== Supplied passage ==

While § 1926.28(a) is not preempted by the Subpart R specific safety standards, it cannot be so broadly construed and applied as to deny Bristol reasonable notice of what safety precautions are required. 13 To satisfy due process requirements the courts have applied some form of the reasonable man test to the general duty clause and the various general safety standards found in the regulations. 14 In McLean Trucking Co. v. OSHRC, 503 F.2d 8 (4 Cir. 1974), we rejected a vagueness challenge to 29 C.F.R. § 1910.132(a), a general personal protective equipment safety standard, by adopting "an external and objective test, namely, whether or not a reasonable person would recognize a hazard of foot injuries to dockmen * * *." 503 F.2d at 10 (quoting Ryder Truck Lines, Inc. v. Brennan, 497 F.2d 230, 233 (5 Cir. 1974)). The Fifth Circuit, from which the above test was quoted, continued: "So long as the mandate affords a reasonable warning of the proscribed conduct in light of common understanding and practices, it will pass constitutional muster." 497 F.2d at 233.

===
== Recorded information ==

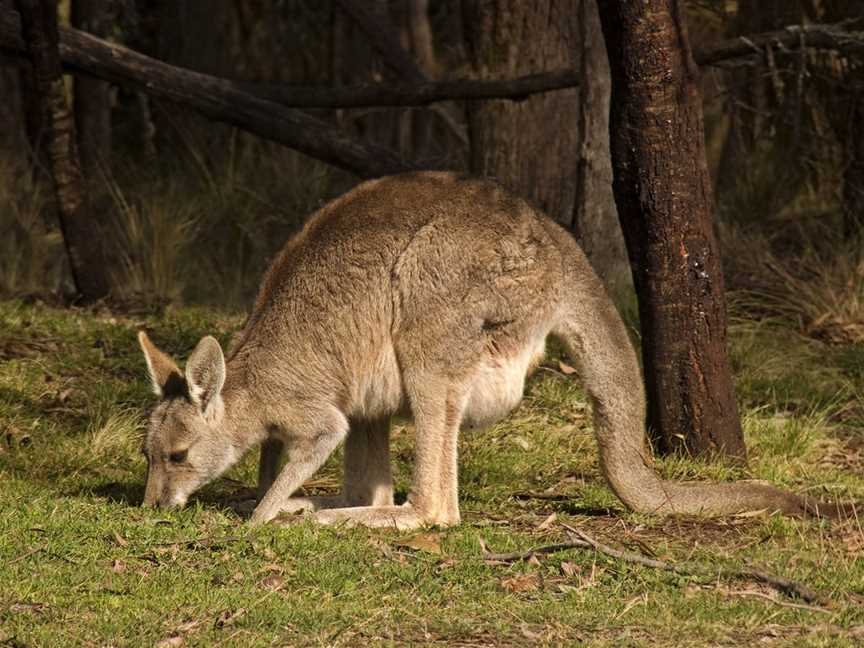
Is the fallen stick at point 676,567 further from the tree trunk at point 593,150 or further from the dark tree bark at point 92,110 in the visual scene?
the dark tree bark at point 92,110

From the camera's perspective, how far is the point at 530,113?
387 inches

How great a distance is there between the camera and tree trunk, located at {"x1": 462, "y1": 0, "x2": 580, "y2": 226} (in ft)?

===

**Problem description:**
Continue the passage on § 1926.28(a) and fair notice from its last sentence.

**Answer to this exercise:**
This reasonable man test has recently been more fully considered by the Fifth Circuit in B. & B. Insulation, Inc. v. OSHRC, 583 F.2d 1364 (5 Cir. 1978). Like the present case, the company in B. & B. was cited for a violation of 29 C.F.R. § 1926.28(a). Rejecting the argument that § 1926.28(a) was unenforceably vague, the court read the standard

to require only those protective measures which the knowledge and experience of the employer's industry, which the employer is presumed to share, would clearly deem appropriate under the circumstances.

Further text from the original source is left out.